EXERCISE INSTRUCTIONS:
In the forum reply below, what does the writer say the law does instead of explicitly prohibiting teaching the Scientific Method?
··· READING TEXT ···
Most of what you said is so full of weasel words "essentially, close enough" that I think you realize how weak that line of argument is.
I thought about that as I was writing them, and I apologize. Let me clarify:
First, on the use of "essentially:"
My claim that science is the opposite of religion depends on the context, which I explained in my previous posts (and which I go into further detail about below). In some other context, perhaps atheism would be the opposite of religion (but not in this context -- when comparing to science as I'm doing, atheism is every bit as religious as Christianity).
These things are complicated concepts, and if you're going to make a claim that complicated concepts are opposites of each other then you have to clarify what aspect of them, or in what sense, they are opposite. I'd like to think I've done a decent job of that, but I included the word "essentially" to try to prevent the rebuttal that science and religion weren't opposite in some context other than the one to which I was referring.
Second, on the use of "close enough:"
If a law prohibits teaching the Scientific Method, then it establishes religion. Absolutely. No weasel words about it.
However, this law doesn't quite do that. Instead it "merely" removes the "focus" on the Scientific Method -- it uses weasel words itself to attempt to effectively prohibit teaching the Scientific Method without explicitly doing so; i.e., it's "close enough."
··· DATA FOR ANALYSIS ···
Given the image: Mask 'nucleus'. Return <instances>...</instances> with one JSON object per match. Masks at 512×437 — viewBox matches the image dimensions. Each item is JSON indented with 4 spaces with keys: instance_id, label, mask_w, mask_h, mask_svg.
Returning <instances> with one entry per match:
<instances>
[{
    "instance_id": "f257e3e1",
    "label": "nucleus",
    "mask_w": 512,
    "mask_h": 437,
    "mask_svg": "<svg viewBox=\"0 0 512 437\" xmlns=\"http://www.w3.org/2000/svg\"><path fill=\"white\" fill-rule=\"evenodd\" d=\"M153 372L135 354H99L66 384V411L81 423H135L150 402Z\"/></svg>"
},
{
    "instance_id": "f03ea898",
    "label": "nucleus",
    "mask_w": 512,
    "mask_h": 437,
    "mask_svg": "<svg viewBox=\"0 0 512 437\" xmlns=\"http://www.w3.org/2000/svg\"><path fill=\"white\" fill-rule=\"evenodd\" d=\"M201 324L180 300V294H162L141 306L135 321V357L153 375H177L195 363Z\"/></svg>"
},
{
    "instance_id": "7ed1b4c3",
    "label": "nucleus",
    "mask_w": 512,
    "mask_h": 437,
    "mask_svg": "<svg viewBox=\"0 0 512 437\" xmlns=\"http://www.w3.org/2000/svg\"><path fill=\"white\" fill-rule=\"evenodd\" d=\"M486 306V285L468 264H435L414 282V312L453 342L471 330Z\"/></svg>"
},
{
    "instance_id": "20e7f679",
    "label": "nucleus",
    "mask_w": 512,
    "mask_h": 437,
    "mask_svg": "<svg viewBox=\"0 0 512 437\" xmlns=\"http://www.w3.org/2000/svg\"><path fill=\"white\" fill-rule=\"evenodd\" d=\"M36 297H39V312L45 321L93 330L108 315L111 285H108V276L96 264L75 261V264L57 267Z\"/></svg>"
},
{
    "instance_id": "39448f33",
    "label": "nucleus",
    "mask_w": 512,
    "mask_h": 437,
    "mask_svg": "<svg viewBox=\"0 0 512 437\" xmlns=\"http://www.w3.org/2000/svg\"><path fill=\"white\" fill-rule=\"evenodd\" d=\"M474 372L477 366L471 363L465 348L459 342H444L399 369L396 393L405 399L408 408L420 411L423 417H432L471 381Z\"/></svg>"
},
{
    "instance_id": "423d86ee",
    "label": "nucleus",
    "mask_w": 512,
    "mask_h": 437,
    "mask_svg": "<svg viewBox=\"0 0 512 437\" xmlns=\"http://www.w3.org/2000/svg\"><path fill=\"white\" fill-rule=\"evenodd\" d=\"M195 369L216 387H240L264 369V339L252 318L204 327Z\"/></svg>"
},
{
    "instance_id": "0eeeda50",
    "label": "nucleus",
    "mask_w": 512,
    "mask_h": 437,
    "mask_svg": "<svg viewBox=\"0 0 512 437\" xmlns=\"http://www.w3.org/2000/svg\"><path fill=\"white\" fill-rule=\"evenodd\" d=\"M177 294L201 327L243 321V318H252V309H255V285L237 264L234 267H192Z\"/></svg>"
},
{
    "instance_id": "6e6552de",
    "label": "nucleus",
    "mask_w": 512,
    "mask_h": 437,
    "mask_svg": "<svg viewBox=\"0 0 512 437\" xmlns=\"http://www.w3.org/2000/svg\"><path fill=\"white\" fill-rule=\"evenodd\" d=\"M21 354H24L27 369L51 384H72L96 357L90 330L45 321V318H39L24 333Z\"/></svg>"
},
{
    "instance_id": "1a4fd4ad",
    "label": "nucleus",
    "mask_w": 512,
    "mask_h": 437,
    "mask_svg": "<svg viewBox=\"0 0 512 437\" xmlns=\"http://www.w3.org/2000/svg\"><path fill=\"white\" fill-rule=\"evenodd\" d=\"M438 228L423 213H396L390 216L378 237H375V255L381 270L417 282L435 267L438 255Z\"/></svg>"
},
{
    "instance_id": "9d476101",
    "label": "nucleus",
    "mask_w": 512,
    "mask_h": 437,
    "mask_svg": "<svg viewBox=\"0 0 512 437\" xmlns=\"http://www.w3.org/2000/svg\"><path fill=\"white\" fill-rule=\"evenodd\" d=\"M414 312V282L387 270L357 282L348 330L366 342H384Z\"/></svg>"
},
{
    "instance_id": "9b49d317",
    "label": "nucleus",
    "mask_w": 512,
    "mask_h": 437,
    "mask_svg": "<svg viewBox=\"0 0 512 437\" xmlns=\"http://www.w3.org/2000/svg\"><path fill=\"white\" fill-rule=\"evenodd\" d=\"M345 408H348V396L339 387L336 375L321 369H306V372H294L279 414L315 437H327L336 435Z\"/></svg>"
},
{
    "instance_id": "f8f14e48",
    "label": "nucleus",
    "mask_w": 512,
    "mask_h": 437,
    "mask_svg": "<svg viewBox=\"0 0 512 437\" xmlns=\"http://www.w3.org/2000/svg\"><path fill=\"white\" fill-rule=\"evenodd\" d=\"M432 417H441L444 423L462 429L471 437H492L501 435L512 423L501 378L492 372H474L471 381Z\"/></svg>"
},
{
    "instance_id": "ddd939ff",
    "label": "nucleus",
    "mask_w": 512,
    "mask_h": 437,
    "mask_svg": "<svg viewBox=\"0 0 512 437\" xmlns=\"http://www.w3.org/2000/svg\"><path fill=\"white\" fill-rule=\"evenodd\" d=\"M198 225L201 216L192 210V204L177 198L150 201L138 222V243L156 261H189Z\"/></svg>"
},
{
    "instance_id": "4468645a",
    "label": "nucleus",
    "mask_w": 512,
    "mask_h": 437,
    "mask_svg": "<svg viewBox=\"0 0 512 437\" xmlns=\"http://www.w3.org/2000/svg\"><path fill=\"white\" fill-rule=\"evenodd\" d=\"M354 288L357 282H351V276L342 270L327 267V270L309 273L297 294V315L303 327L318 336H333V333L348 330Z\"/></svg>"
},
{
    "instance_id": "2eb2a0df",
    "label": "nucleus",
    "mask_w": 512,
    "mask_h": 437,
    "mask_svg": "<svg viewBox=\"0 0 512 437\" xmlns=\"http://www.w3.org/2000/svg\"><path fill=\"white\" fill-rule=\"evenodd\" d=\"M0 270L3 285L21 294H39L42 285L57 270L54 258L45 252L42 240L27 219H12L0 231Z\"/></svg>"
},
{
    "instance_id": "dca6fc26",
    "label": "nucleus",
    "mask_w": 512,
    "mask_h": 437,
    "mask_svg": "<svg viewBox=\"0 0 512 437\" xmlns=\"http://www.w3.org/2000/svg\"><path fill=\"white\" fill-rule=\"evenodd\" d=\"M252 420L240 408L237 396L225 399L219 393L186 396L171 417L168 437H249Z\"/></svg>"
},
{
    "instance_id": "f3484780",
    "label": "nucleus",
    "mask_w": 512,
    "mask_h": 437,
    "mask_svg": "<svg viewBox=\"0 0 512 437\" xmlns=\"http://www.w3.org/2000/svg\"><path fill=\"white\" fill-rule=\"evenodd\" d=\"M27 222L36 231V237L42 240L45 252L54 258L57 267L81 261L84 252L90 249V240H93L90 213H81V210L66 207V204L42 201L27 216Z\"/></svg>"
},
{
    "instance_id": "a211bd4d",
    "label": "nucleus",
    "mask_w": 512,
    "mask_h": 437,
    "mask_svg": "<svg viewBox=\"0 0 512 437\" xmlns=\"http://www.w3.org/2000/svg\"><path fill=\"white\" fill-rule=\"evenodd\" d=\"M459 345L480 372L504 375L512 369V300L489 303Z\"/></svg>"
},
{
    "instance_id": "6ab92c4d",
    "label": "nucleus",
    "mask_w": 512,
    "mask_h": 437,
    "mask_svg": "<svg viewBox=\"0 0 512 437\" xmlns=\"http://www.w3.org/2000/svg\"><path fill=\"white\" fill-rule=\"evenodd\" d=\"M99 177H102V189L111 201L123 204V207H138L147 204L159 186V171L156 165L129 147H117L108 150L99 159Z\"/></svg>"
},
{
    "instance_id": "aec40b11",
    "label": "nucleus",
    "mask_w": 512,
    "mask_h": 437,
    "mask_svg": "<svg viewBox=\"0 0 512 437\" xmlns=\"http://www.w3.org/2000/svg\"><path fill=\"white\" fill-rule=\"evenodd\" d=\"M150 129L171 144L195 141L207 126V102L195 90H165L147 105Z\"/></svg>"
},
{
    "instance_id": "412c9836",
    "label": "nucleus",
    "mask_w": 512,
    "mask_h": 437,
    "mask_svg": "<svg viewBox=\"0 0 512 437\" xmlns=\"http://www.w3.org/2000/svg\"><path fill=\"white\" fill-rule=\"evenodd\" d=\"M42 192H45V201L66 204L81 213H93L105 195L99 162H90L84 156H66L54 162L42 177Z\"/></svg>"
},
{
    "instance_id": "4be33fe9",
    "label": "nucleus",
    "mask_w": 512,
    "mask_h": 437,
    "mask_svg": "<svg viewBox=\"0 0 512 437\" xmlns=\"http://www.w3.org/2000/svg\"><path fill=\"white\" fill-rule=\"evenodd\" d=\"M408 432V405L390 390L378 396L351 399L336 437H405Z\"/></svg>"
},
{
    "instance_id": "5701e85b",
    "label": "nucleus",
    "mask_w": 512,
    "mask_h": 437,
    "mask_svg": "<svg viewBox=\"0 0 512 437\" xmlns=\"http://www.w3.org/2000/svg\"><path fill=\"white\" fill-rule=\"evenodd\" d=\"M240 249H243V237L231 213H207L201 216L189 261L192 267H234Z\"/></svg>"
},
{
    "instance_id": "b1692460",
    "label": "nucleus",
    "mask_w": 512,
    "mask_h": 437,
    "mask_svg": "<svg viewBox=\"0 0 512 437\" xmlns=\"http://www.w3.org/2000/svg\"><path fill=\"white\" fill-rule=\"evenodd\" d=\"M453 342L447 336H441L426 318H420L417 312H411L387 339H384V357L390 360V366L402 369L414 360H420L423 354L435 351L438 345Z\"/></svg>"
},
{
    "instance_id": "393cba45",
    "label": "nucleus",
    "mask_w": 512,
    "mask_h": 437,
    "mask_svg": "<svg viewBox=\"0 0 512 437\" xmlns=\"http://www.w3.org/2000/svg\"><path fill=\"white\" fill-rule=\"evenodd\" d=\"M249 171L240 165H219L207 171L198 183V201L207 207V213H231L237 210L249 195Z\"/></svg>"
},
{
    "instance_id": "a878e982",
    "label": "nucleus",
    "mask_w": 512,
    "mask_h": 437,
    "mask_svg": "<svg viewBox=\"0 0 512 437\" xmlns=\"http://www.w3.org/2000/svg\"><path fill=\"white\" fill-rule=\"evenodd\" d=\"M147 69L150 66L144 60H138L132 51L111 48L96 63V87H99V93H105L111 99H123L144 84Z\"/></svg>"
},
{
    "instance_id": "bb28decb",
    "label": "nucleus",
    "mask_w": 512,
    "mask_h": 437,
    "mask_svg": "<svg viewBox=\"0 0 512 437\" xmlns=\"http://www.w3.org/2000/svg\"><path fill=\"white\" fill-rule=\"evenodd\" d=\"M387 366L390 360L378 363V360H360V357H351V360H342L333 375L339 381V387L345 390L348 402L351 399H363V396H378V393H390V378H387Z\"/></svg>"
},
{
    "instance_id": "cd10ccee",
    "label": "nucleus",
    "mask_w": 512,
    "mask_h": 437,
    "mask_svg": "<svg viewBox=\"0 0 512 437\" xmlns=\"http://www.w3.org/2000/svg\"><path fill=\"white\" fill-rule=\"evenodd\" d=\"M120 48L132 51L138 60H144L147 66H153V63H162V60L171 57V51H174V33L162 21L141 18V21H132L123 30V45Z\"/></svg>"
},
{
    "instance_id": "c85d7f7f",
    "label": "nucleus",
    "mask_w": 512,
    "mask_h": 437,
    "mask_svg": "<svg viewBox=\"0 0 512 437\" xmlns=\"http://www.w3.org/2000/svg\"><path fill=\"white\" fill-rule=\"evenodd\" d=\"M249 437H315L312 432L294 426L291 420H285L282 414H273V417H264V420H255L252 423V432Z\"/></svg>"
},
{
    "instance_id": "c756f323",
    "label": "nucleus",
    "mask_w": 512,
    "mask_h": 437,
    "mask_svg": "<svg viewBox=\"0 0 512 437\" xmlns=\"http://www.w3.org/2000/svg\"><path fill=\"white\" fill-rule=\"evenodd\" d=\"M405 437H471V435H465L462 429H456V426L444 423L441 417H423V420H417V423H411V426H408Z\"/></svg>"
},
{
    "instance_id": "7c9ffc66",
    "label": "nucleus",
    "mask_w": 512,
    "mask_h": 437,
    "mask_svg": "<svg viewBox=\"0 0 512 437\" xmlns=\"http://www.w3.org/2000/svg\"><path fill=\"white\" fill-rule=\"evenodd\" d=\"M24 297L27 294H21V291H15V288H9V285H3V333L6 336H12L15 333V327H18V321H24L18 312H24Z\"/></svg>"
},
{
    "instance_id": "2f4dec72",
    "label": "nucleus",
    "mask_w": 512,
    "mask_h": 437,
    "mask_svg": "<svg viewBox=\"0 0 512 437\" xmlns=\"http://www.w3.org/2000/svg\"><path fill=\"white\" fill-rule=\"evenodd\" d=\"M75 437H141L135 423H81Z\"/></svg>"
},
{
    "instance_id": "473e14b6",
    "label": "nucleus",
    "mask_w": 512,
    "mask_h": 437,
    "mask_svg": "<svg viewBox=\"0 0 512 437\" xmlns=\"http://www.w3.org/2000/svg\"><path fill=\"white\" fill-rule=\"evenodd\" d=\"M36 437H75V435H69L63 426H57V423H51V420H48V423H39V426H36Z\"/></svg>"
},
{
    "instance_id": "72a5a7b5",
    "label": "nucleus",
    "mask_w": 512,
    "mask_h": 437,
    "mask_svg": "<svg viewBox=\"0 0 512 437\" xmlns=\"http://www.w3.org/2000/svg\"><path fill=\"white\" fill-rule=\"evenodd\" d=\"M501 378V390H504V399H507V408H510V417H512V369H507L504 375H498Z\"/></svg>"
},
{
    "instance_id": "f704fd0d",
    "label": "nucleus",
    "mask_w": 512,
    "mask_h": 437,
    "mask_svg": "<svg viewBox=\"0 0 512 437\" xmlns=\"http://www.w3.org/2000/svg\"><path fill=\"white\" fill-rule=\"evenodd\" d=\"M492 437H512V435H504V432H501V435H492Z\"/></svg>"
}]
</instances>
···
FINISHED EXERCISE:
It "merely" removes the "focus" on the Scientific Method.